The Endurance mission will attempt to measure Earth’s global electric potential, or how much Earth’s electric field “tugs” at electrically charged particles in our air. This electric potential is expected to be very weak, making it difficult to measure – and one reason Earth can support life. Endurance’s launch window from the small town of Ny-Ålesund in Svalbard, Norway, opens today (9 May).
Earth is a watery planet, one of the key reasons it can support life. Yet billions of years ago, you might have said something similar about Venus. Scientists believe Venus was once much wetter than it is today, but for reasons we still don’t fully understand, it has since dried out. Figuring out why could pinpoint a key difference from Earth – and reveal a hidden ingredient for a habitable planet.
In 2016, the European Space Agency’s Venus Express mission discovered a clue. The spacecraft detected a 10-volt electric potential surrounding the planet, meaning that positively charged particles would be pulled away from its surface. Like a planet-wide vacuum cleaner, this electric potential could siphon away ingredients of water, like the positively charged oxygen that gets split from its hydrogen atoms by intense sunlight.
Over time, this electric potential may have played a role in draining Venus’ water away to space.
These findings from Venus, however, raised questions about Earth. Venus’ electric potential is created by its ionosphere – the electrically charged outer layer of its atmosphere. But Earth has an ionosphere as well. So does Earth have a similar electric potential, and if so, why is our water still around?
“We think one of the reasons Earth may be habitable is because we have this very weak electrical potential,” Collinson said. The Endurance team estimates a strength of about 0,3 volts, some 25-times weaker than on Venus and so weak it has foiled all previous attempts at measurement. “It’s not even as strong as a watch battery – but it should be there,” Collinson adds.
With his team and rocket experiment, Collinson is traveling to the northernmost launch range in the world and located in Svalbard, a Norwegian archipelago in the Arctic Ocean. There his team will launch their experiment through Earth’s magnetic north pole.
“We had to invent a brand-new technology to do this on Earth, using the technique we pioneered at Venus,” Collinson explains.

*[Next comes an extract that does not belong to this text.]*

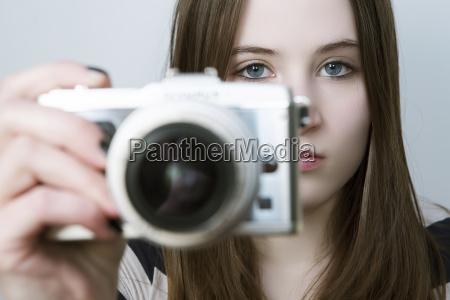 portraet af teenage pige holde digitalt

Once airborne, the Endurance mission will measure electrons escaping from Earth’s atmosphere – part of a gradual process of atmospheric escape that’s been happening for billions of years. These electrons escape Earth at a specific, predictable speed, but they should be slowed ever so slightly by Earth’s global electric potential.
Collinson’s instruments will attempt to measure that subtle slowing effect to find out how strong it is.
If all goes as planned, it will be the first measurements of Earth’s global electric potential.
“The reward, if we’re successful, is fantastic,” Collinson says. “Because we’ll measure this fundamental property of the Earth, which is directly related to understanding why we’re here.”